Hubei petitioner Yin Dengzhen and his wife Xiao Shujun were both convicted and imprisoned for a false police assault case. Yin Dengzhen was sentenced to 4 years and 6 months in the first trial, and the second trial upheld the original verdict.
Yin Dengzhen’s first trial was secretly sentenced on July 15 in the Shayang Detention Center in Shiyan City, Hubei Province. The Shiyan City Court sentenced him to 4 years and 6 months in prison. On September 4, the Shiyan Intermediate Court secretly sentenced the case again, maintaining the original verdict.
Yin Dengzhen’s daughter Xia Beibei told Epoch Times reporters, “On August 31, the lawyer contacted me. The Shiyan Intermediate Court refused to publicly hear the second trial of Yin Dengzhen’s case and chose to secretly sentence it on September 4 in the Shiyan Detention Center.”
Xia Beibei said, “My mother recently had a more serious health issue. On the evening of August 30, I received an anonymous email about the medical information that my mother was sent to the hospital twice for emergencies during detention. I learned that she had gone without food or water for 11 days before being taken to the hospital on February 7, nearly dying. Then on February 8, the Shayang Sub-bureau of the Shiyan Public Security Bureau arrested my mother.”
“My mother was sent to the hospital again on July 23 and is still hospitalized. The Supreme Court has ordered no changes to the compulsory measures,” Xia Beibei said.
The day before Yin Dengzhen’s second trial sentence (September 3), the lawyer visited Yin Dengzhen, who told the lawyer that after being urgently sent to the hospital on July 23, the examination showed she weighed only 71 catties.

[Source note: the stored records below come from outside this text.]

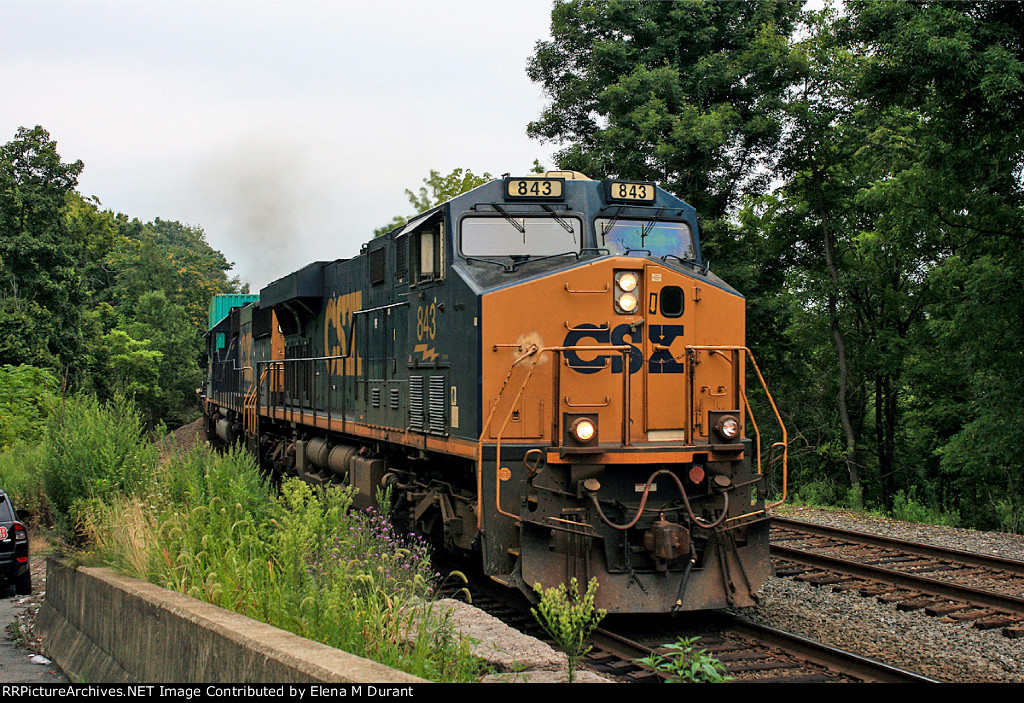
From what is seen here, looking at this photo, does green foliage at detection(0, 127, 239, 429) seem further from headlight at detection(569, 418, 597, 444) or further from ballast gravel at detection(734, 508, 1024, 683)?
ballast gravel at detection(734, 508, 1024, 683)

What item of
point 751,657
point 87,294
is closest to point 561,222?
point 751,657

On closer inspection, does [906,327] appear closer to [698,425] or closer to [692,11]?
[692,11]

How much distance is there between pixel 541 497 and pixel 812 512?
953 centimetres

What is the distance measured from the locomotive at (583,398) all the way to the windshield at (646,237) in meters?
0.01

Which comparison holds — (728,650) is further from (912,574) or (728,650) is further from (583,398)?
(912,574)

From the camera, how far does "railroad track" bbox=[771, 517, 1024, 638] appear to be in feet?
25.9

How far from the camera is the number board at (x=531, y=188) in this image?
27.6ft

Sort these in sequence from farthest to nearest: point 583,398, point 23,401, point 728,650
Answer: point 23,401 < point 583,398 < point 728,650

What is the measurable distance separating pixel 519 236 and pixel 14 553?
22.2 ft

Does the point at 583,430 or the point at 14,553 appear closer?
the point at 583,430

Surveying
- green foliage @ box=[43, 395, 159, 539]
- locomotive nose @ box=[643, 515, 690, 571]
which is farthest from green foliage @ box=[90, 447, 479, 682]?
locomotive nose @ box=[643, 515, 690, 571]

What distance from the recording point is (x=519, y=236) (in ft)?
27.6

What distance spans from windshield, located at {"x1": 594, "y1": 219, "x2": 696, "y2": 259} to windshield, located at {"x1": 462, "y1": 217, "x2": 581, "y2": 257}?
291 mm

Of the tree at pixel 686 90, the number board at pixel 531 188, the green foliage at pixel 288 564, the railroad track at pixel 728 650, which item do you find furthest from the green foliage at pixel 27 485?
the tree at pixel 686 90
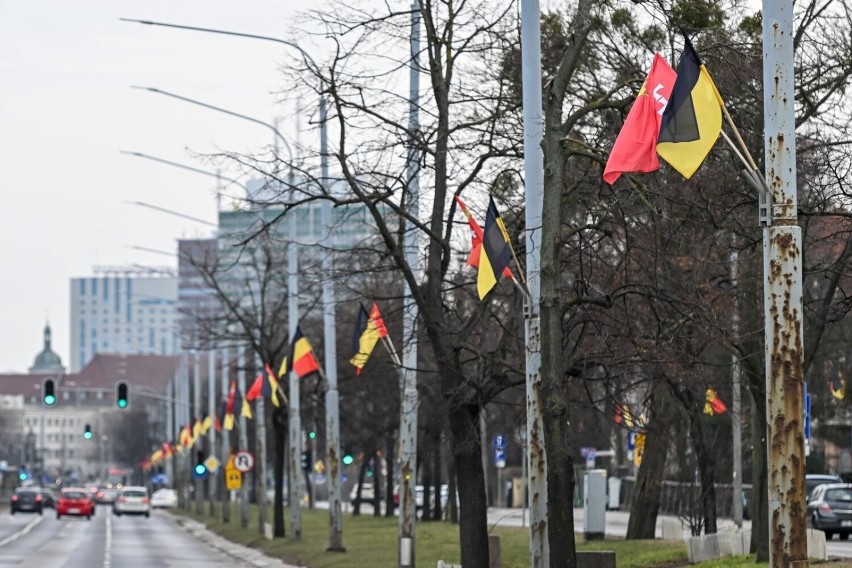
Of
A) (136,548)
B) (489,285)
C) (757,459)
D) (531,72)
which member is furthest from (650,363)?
(136,548)

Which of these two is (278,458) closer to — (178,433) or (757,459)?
(757,459)

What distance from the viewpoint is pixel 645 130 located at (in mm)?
16906

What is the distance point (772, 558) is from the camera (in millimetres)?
13906

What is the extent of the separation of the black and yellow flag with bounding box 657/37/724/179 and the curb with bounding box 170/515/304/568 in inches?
969

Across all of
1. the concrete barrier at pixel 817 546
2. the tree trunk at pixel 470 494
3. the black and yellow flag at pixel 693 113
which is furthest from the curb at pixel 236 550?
the black and yellow flag at pixel 693 113

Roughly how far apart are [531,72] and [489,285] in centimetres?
252

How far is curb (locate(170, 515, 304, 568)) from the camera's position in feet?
133

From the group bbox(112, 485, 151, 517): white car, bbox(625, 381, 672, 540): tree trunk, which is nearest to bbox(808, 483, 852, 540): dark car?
bbox(625, 381, 672, 540): tree trunk

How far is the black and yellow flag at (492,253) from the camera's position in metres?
21.0

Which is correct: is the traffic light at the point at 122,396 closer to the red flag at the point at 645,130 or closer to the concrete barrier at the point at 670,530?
the concrete barrier at the point at 670,530

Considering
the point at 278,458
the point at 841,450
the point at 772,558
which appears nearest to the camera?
the point at 772,558

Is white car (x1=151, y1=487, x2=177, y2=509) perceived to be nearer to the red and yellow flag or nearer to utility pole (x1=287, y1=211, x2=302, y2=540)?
utility pole (x1=287, y1=211, x2=302, y2=540)

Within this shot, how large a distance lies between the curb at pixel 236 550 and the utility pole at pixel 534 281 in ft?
61.2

Xia Beibei said, “My mother is 160cm tall, originally weighing over 110 catties, her weight dropped rapidly in the short term, with a BMI below 14, reaching a state of ‘extreme emaciation and severe malnutrition’ in clinical medicine, constantly endangering her life. Such a situation often accompanies severe immune dysfunction, electrolyte disorders, can rapidly deteriorate into heart failure, severe infections, or even multiple organ failure, with a very high risk of death.”
Yin Dengzhen was persecuted for 20 years by the Shiyan City government, prosecutors, and courts for reporting in 2003 that the leaders of the Hubei Shiyan City government engaged in corruption with a vegetable wholesaler, selling a vegetable wholesale market worth over a hundred million for only 800,000 to the boss Li Rongke, resulting in severe loss of state-owned assets and over 600 state-owned enterprise employees losing their jobs.
Due to this report, Yin Dengzhen was wrongly accused of “extortion and embezzlement against the government” by the Shiyan authorities in 2009 and was sentenced to 3 years in prison. After 16 appeals and 2022, she was finally acquitted on May 30. She demanded accountability for the judges involved in the case, leading to further persecution.
On June 29, 2023, Yin Dengzhen was beaten by security guards (police claimed to be court police) across the street from the Supreme Court in Beijing, fracturing three ribs. She was then falsely accused of “attacking the police” and sentenced to 4 years and 6 months in prison after secret trials in the first and second instance.
In Yin Dengzhen’s case, the police tried to implicate Xia Beibei without reason, interrogating her for over thirty hours, repeatedly tempting her with questions like “Do you have a mental illness? Are you taking psychiatric drugs? Do you need to be sent to a mental hospital?”
After Yin Dengzhen’s arrest, authorities leaked information internally to give her a harsher sentence of six years and implicate Xia Beibei. So Xia Beibei returned to Hubei at the end of May 2024 to prepare for studying abroad and left China before the two sessions convened at the end of February 2025.
Xia Beibei sought refuge in Japan, while her mother Yin Dengzhen could only entrust lawyers to defend her against judicial persecution. Facing the helplessness and powerlessness, Xia Beibei has appealed to international human rights organizations, hoping that through the experiences of her family, public and international attention can be drawn to the current state of the Chinese judiciary.